* _Texto fornecido_
▬▬▬
A Avenida dos Aliados, mais que uma avenida é uma Praça que funciona como a sala de estar dos Portuenses e todos os (i)móveis tem a sua história. Nós contamos.
Segundo a grande maioria dos portuenses, a Avenida dos Aliados era mais bonita e aprazível antes de 2005, ano em que Siza Vieira e Souto de Moura a requalificaram e a transformaram num espaço cinzento, mas multi-funções. Até aí, os Aliados eram uma grande área ajardinada mesclada, aqui e ali, com a magnífica calçada portuguesa, o que faz com que existam ainda muitas pessoas a lamentar a sua “destruição”. No entanto há que compreender que é muito mais fácil e económico gerir um espaço como o actual do que gastar milhares de euros a reparar os jardins após cada festa que se faça no Porto.
Os tripeiros gostam de festejar e a Avenida dos Aliados é escolhida para todas as celebrações, desde a Passagem de Ano com o fogo-de-artifício, o S. João do Porto com uma multidão sem distinções sociais numa enorme celebração pagã, a celebração das vitórias do Futebol Clube do Porto, nos últimos anos escassas, e muitos outros eventos que não são fixos mas mobilizam imensa gente. Tornou-se muito fácil montar e desmontar palcos, pistas de gelo, pavilhões para feiras, e até a gigantesca árvore de Natal.
Para o comum dos mortais, a Avenida dos Aliados é a área que começa no Palácio das Cardosas, que alberga o Hotel Intercontinental, e termina na Câmara Municipal do Porto. Na realidade, a parte mais a Sul é a Praça da Liberdade, com D. Pedro IV no centro, e a parte superior é a Praça General Humberto Delgado, em frente à sede do Município, limitada pelos entroncamentos das duas ruas diagonais, Ramalho Ortigão e Rodrigues Sampaio. A título de curiosidade, num raio de 100 metros a partir da Câmara do Porto concentram-se nove ruas, uma avenida e uma praça.
▬▬▬
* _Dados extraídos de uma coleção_
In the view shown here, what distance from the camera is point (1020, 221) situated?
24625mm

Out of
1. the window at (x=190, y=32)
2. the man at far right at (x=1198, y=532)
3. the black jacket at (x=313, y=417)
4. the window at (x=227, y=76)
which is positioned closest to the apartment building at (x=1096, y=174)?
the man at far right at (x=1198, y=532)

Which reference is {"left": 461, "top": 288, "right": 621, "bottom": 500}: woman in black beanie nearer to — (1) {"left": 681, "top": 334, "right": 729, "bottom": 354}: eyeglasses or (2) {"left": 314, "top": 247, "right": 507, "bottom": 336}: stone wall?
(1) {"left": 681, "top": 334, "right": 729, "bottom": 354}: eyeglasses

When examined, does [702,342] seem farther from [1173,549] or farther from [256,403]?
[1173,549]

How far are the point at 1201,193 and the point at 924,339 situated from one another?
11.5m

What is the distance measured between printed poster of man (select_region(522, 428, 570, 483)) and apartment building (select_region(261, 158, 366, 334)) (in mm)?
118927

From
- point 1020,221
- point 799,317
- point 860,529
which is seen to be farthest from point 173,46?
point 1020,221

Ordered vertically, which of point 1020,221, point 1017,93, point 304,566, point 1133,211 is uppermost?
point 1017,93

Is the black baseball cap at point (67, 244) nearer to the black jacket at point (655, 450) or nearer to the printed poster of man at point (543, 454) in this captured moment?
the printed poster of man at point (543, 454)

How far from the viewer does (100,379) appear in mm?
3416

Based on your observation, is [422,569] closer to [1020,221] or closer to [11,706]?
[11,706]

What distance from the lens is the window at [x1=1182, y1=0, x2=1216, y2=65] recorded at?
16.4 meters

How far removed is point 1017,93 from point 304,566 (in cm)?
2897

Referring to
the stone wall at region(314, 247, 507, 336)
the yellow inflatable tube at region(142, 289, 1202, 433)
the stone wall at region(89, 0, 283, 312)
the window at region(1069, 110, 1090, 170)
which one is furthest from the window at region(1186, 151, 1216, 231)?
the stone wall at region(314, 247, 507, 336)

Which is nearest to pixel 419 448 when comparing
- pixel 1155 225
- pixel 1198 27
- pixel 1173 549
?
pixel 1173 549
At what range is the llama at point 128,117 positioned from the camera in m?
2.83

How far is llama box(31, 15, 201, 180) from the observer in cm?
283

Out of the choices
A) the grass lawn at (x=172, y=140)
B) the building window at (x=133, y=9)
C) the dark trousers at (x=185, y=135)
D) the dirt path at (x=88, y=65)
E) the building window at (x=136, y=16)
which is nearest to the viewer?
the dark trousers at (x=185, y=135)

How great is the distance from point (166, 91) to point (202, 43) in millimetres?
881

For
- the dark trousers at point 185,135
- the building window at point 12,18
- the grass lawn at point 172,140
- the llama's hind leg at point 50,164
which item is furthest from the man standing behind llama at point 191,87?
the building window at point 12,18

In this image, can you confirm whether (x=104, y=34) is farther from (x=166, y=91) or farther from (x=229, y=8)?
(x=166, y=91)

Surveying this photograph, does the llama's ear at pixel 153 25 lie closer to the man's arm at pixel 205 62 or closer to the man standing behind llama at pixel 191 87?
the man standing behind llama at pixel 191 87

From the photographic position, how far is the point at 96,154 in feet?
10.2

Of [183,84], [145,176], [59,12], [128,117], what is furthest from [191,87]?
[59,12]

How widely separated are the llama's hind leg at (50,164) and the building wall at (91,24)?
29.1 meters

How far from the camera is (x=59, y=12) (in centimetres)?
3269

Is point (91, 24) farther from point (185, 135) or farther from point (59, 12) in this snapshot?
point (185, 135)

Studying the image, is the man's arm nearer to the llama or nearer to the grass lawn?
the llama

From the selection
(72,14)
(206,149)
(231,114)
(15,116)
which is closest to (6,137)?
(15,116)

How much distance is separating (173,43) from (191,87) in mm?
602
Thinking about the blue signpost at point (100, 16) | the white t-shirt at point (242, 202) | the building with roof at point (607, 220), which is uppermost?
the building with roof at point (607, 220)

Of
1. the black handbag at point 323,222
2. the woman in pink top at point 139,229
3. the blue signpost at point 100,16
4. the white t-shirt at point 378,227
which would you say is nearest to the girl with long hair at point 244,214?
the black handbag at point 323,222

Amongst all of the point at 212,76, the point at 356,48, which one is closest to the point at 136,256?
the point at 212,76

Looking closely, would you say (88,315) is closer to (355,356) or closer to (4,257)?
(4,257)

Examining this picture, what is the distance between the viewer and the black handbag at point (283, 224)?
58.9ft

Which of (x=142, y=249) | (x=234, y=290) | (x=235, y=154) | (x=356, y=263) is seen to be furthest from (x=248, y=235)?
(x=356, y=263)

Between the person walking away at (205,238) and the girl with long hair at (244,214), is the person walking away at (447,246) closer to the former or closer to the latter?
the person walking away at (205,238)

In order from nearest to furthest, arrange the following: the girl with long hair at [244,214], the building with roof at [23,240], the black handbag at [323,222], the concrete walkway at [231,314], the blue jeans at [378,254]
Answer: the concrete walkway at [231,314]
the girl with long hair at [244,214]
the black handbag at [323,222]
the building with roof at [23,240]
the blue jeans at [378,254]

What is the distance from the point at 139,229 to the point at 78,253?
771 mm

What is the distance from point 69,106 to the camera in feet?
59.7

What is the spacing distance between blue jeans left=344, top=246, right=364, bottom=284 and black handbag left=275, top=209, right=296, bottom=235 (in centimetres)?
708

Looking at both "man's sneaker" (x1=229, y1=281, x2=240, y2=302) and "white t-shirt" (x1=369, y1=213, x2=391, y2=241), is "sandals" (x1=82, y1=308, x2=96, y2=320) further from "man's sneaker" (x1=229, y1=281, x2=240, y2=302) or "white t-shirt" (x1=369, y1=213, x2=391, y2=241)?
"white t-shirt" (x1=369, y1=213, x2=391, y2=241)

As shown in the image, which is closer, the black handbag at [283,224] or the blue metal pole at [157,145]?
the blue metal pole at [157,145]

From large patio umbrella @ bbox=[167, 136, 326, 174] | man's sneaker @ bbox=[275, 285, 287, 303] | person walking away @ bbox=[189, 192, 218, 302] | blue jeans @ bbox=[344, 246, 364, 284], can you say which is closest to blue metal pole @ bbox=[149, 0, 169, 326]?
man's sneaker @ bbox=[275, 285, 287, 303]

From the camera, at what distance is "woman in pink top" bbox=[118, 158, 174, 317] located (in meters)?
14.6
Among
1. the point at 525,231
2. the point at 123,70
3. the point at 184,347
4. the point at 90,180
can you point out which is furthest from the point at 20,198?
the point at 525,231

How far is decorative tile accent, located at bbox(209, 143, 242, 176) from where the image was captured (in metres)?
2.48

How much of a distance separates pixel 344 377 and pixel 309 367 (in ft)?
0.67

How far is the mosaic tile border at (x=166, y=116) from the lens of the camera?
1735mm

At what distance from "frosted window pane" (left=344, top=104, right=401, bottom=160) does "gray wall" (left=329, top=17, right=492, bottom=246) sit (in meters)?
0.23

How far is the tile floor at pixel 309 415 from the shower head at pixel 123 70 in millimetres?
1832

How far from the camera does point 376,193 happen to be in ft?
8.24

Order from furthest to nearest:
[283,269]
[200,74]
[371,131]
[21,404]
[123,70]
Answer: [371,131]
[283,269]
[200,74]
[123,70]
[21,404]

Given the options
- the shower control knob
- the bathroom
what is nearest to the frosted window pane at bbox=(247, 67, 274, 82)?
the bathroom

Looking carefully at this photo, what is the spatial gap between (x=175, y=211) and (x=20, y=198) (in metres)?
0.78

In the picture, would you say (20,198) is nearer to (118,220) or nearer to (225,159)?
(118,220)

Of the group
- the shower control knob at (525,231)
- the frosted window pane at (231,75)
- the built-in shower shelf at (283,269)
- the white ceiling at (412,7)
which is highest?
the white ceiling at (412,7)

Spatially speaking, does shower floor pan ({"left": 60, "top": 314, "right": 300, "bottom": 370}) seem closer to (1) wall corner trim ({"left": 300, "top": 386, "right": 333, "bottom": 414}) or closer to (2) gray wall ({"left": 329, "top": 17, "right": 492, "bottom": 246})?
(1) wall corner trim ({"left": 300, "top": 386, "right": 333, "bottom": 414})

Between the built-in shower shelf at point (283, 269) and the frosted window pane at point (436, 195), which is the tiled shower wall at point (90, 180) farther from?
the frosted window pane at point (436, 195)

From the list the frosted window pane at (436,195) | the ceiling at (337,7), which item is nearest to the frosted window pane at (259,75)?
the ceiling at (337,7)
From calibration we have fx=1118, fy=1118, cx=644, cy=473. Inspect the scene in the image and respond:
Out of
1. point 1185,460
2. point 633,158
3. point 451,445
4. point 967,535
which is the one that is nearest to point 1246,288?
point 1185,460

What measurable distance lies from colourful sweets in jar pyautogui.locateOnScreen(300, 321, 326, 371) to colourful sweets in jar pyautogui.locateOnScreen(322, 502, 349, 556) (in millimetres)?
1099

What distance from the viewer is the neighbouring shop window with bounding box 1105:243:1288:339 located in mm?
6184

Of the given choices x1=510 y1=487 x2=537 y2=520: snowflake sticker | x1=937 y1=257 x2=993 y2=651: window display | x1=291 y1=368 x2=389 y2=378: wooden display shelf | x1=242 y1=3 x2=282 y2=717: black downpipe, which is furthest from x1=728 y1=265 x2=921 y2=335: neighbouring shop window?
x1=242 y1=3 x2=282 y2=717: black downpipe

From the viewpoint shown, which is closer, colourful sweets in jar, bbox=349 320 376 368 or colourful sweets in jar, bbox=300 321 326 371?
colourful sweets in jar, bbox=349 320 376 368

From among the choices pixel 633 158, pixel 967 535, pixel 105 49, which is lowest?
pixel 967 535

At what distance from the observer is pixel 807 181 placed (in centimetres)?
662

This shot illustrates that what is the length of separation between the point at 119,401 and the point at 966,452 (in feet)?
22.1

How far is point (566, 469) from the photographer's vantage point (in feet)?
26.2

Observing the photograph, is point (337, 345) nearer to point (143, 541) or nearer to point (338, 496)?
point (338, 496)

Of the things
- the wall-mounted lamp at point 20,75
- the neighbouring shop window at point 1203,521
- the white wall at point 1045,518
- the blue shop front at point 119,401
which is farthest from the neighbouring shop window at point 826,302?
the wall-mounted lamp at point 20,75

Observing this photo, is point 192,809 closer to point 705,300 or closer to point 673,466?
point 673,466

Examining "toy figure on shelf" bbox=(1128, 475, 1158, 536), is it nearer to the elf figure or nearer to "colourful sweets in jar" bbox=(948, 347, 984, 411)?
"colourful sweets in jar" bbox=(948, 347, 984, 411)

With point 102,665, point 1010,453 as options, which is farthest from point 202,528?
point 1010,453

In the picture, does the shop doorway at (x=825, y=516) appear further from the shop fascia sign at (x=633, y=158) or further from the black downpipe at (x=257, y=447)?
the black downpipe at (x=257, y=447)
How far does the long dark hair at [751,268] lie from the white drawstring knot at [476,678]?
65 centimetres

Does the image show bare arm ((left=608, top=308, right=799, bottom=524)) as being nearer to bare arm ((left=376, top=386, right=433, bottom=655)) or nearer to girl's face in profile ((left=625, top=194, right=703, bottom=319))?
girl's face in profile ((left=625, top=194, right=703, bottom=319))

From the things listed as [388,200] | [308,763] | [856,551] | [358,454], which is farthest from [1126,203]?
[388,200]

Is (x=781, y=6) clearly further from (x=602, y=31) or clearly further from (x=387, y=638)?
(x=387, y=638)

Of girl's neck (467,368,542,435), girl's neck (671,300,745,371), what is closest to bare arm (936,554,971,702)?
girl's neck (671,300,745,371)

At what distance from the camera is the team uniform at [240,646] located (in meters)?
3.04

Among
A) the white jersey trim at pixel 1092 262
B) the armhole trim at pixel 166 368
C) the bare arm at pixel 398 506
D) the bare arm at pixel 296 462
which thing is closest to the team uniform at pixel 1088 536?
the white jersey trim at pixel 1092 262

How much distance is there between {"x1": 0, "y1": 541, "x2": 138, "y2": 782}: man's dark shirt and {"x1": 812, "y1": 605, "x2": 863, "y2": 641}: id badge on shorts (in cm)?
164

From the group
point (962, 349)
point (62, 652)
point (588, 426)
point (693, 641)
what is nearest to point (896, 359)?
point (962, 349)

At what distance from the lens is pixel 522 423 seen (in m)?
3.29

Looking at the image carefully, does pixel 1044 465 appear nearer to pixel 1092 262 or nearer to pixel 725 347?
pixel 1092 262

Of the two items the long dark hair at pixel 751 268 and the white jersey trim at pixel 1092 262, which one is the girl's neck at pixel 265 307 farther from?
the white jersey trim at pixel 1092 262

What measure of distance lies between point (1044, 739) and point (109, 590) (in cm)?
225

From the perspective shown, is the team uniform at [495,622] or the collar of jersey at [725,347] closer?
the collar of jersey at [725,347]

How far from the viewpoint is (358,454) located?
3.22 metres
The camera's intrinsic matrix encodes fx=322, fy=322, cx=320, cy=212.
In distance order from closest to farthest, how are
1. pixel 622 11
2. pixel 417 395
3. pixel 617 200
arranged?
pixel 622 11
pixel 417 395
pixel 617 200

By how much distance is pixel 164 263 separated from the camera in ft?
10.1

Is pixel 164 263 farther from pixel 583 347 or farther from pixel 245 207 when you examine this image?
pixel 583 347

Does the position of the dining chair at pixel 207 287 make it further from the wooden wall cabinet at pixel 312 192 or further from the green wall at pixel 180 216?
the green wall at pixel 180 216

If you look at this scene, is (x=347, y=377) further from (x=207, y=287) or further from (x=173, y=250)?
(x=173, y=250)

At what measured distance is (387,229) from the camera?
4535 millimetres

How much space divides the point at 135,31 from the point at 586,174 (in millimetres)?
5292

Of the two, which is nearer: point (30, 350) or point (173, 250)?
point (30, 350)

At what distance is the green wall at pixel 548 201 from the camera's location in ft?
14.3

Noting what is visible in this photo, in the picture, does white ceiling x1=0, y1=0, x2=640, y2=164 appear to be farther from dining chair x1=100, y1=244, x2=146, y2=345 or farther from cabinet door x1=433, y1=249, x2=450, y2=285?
▬▬▬
* _Instrução dada 1_
Copie o trecho do texto sobre a Avenida dos Aliados desde "Os tripeiros gostam" até "árvore de Natal.".
* _Instrução dada 2_
Dê seguimento ao texto sobre a Avenida dos Aliados, começando logo a seguir à última frase.

* _Resultado da tarefa 1_
Os tripeiros gostam de festejar e a Avenida dos Aliados é escolhida para todas as celebrações, desde a Passagem de Ano com o fogo-de-artifício, o S. João do Porto com uma multidão sem distinções sociais numa enorme celebração pagã, a celebração das vitórias do Futebol Clube do Porto, nos últimos anos escassas, e muitos outros eventos que não são fixos mas mobilizam imensa gente. Tornou-se muito fácil montar e desmontar palcos, pistas de gelo, pavilhões para feiras, e até a gigantesca árvore de Natal.

* _Resultado da tarefa 2_
O nome inicial da Avenida dos Aliados era Avenida das Nações Aliadas em memória da vitória da Triplice Entente na Primeira Guerra Mundial, na qual Portugal participou. Projectada, inicialmente por Barry Parker, começou a ser rasgada em 1916 com a destruição da Rua de D. Pedro, o Bairro do Laranjal e os Paços do Concelho que presidiam a Praça da Liberdade. Após a demolição, Marques da Silva, o arquitecto da Estação de S. Bento, envolve-se no projecto e desenha os dois edifícios que enquadram o lado Sul, à esquerda o Edifício da Nacional (1) e à direita o Banco Joaquim Emílio Pinto Leite (11). É responsável ainda pela sede do Jornal de Notícias (8), uns metros acima.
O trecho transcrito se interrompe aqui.